Sono dodici le interviste che compongono il volume Vedere è tutto. Interviste e conversazioni (1951-1998), omaggio a Cartier-Bresson, edito recentemente da Contrasto a cura di Julie Jones e Clément Chéroux in occasione della più grande retrospettiva mai dedicata al fotografo francese dal Centre Pompidou di Parigi, curata dallo stesso Chéroux che ne dirige il Dipartimento di Fotografia e ancora per pochi giorni a Roma al Museo dell’Ara Pacis.

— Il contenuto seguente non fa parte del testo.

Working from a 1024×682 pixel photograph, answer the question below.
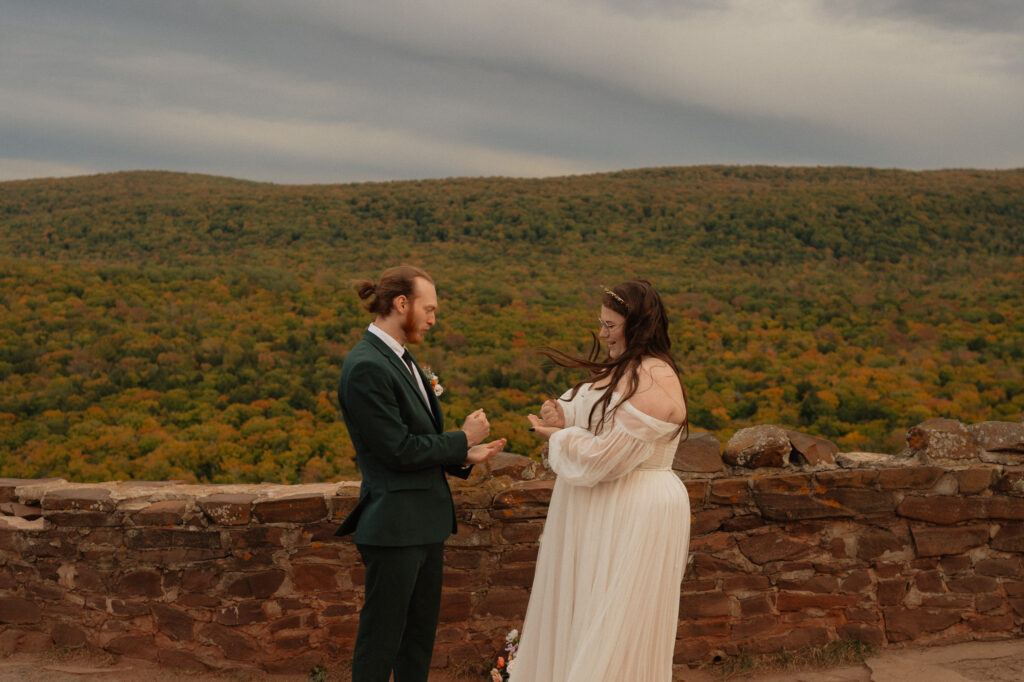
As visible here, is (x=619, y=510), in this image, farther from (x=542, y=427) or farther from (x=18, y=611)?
(x=18, y=611)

I testi abbracciano ben mezzo secolo di vita e di carriera dell’artista consentendo di rintracciare la sostanziale continuità, etica ed estetica, che ne ha guidato le scelte, scaturendo questa non tanto da una riflessione sistematica quanto da un’istintiva coerenza nei confronti dei propri princìpi, dalla fedeltà di uno sguardo a se stesso. Le parole di Bresson tuttavia ci restituiscono un’immagine di uomo e di artista niente affatto statica ed etichettabile, le cui scelte e i cui interessi appaiono come il frutto dell’entusiasmo di uno sguardo di volta in volta appagato dai diversi mezzi d’espressione visiva, uno sguardo spettatore e testimone di un mondo attraversato da grandi cambiamenti, i quali hanno inevitabilmente influenzato (in modo negativo secondo Bresson) sia il mestiere del fotografo sia la fruizione delle immagini da parte del pubblico.